Pictures of stick-thin models may be off the hook for triggering eating disorders. A new study adds to evidence that anorexics’ brains are actually wired differently and they are born with a susceptibility to the condition.

Headlines on the reporting of this study, illustrated with photos of suitable models of course, have included
Anorexia not models’ fault - The Sun
Anorexia ‘cannot be picked up by looking at photographs of super-thin models’ – The Times

However there seems to be a slight problem with this conclusion, at least to my mind: the study did not involve pictures of models at all. Nor did it investigate what might trigger anorexia; it actually looked at the brains of recovered anorexics.

Walter Kaye and colleagues rigged 13 healthy women and 13 recovered anorexics up to MRI machines while they played a game that involved financial reward for success. Strangely, in certain parts of the brain which in healthy women registered success and failure differently, anorexics’ brains showed similar responses to both (study abstract). The reason they used recovered anorexics was to remove the possibility their results were confounded by malnutrition.
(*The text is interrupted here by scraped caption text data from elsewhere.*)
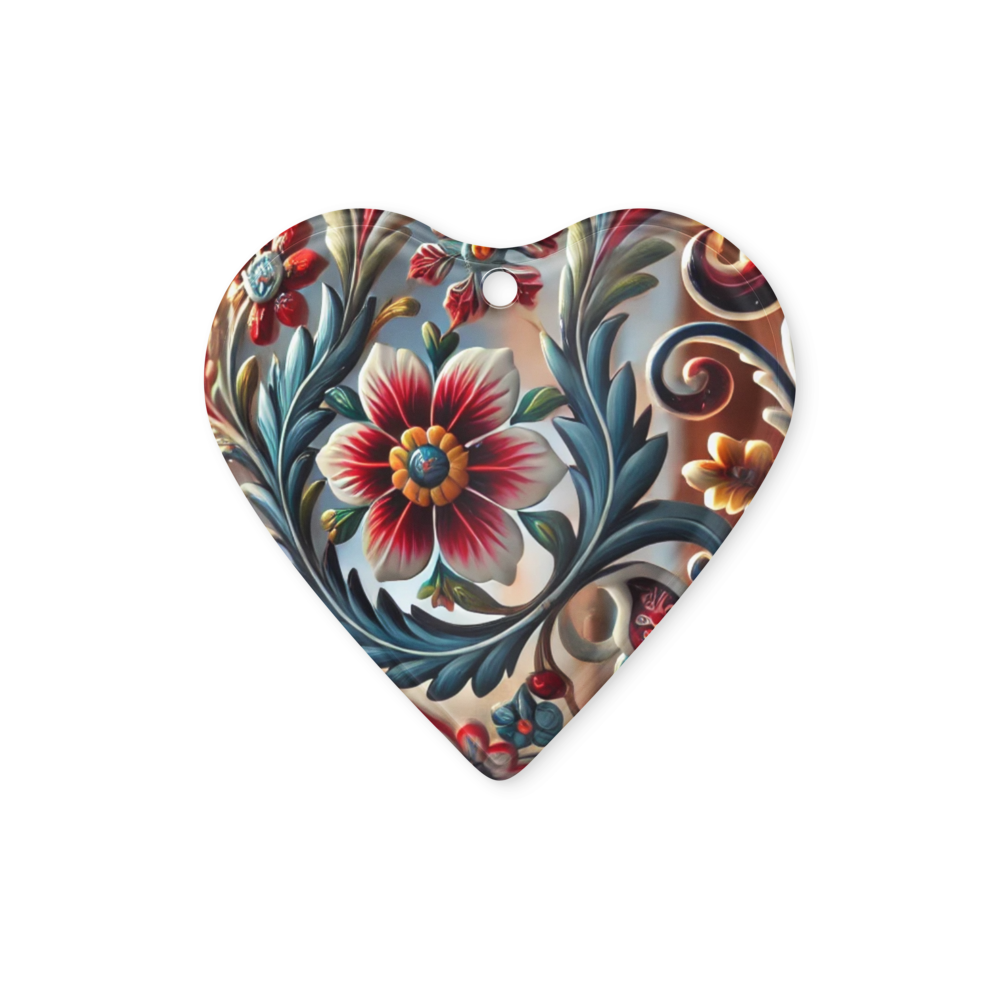 Heart-shaped Ukrainian style acrylic ornament with floral design and glossy finish. Perfect for cultural celebrations and unique decor.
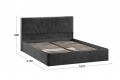 Кровать с ПМ «Пандора» 1600 Тип 1 (с подъемным механизмом и заглушиной) Микровелюр Wellmart Graphite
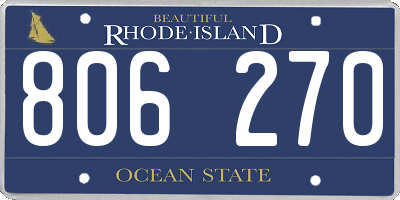 RI license plate 806270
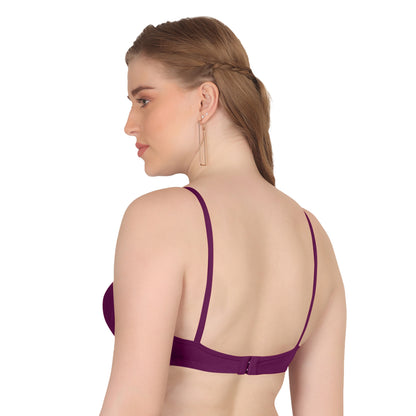 Pooja Ragenee Moulded Non Padded Smooth Cotton Lycra Bra MQ3050 Purple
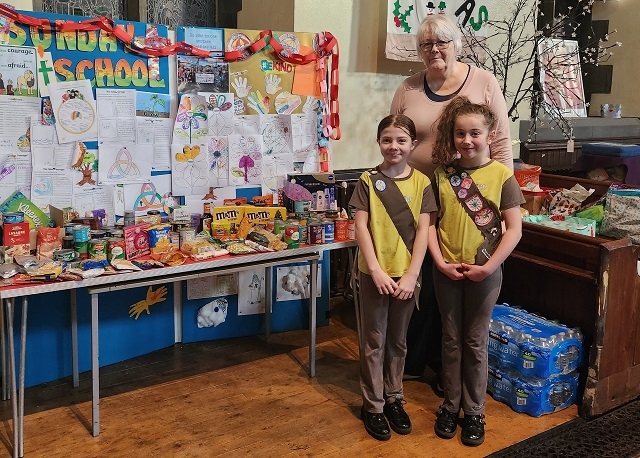 Councillor Irene Davidson with Anastasia Taylor and Amber Larder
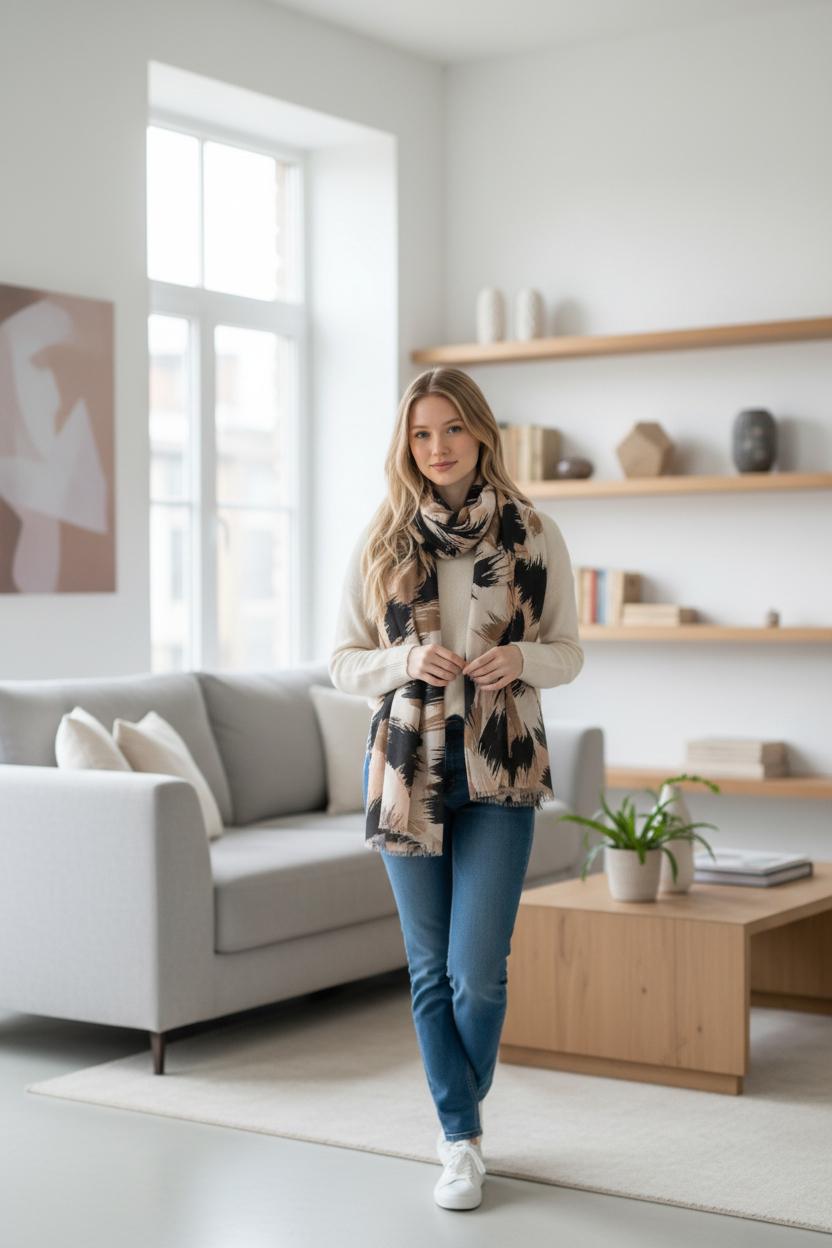 Art Brush Print Scarf: Lightweight Polyester Shawl Comes with a gift bag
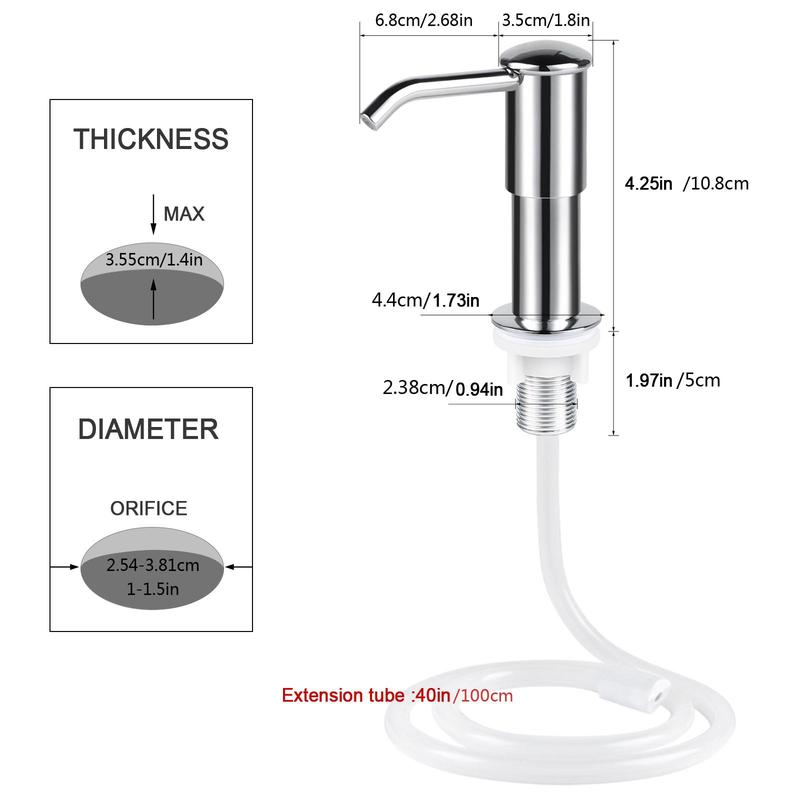 Dish Soap Dispenser for Kitchen Sink, Liquid Soap Dispenser Lotion Pump, Countertop Soap Dispenser Pump with 40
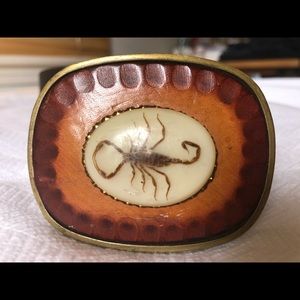 Vintage one of a kind Scorpion leather belt buckle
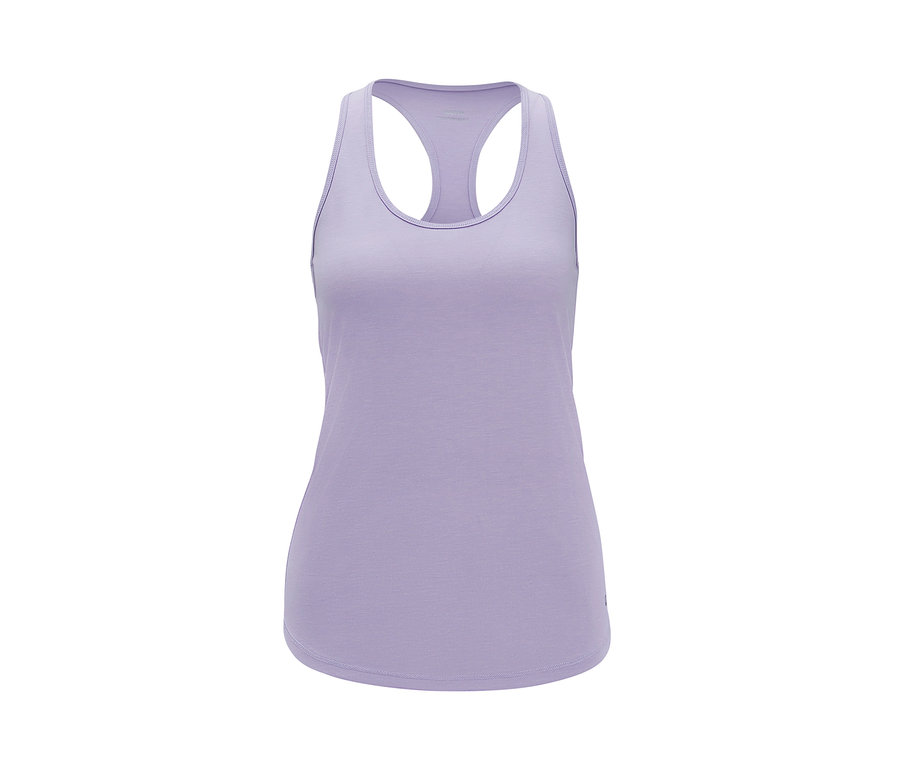 Beyaz arka planda mor renkli 2'si 1 Arada Tişört.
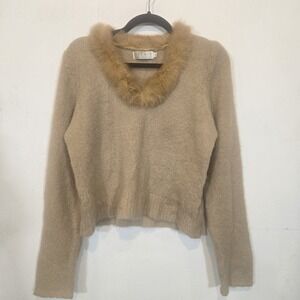 Relais Vtg 90s Sweater with (probably) Faux Fur Trim Size Medium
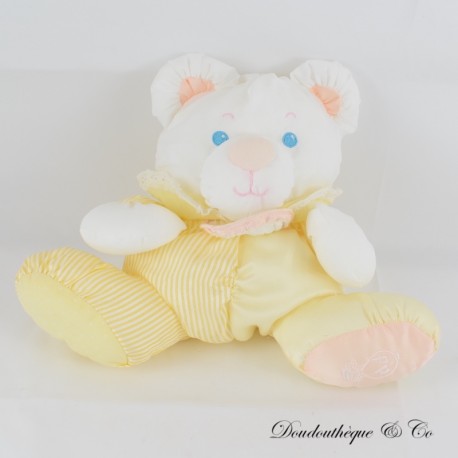 FISHER PRICE Puffalump Gelber Fallschirm Canvas Rassel Teddybär 25 cm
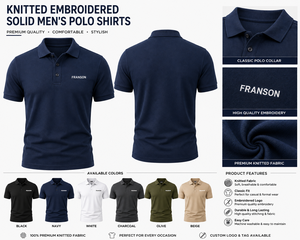 Men's <b>Navy</b> <b>Blue</b> Cotton <b>Polo</b> <b>Shirt</b> Short Sleeve Solid Color Casual Knitted Breathable Regular Fit - Product Image 4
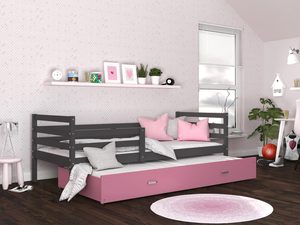 Miniaturka 20 - Drewniane łóżko dziecięce szaro różowe aranżacja DAVIS P2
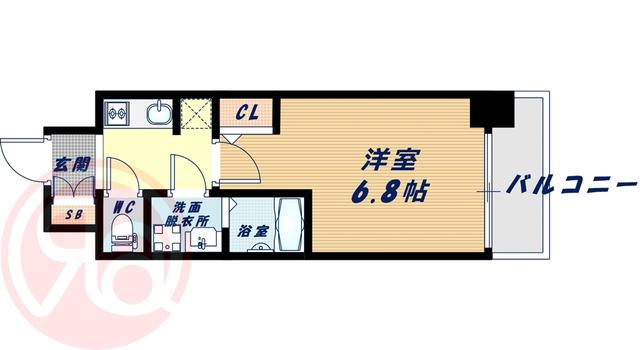 ジアコスモ江戸堀パークフロント(1K/10階)の間取り写真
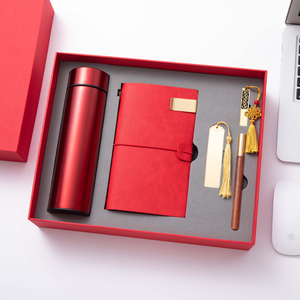 New Product Ideas 2025 Custom Vacuum Insulation Cups with Leather Notebook and Pen USB Drive Bookmark Gift Set for Promotion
In layman’s terms: “In anorexia, this might impact on food enjoyment. For anorexics, then, perhaps it is difficult to appreciate immediate pleasure if it does not feel much different from a negative experience,” Kaye says (Times, Daily Mail). “... What this points to is that anorexics have something different going on in their brains, which marks them out as having either different structures in the brain or different pathways for processing thought that stay with them for life.”

It’s not entirely clear to me that finding these brain differences necessarily rules out photos of the super-thin contributing to anorexia problems. Just because A causes B doesn’t mean the C doesn’t cause B too. Nevertheless, this does seem to mean that we can’t put all the blame at the door of catwalk stick insects.

Dr Ian Frampton, a psychologist a Exeter University, is also quoted in the papers. “We are not totally sure what is happening, but we think that some of this might be inherited or some might be due to a fault in the developing brain either in the womb or during early childhood,” he says.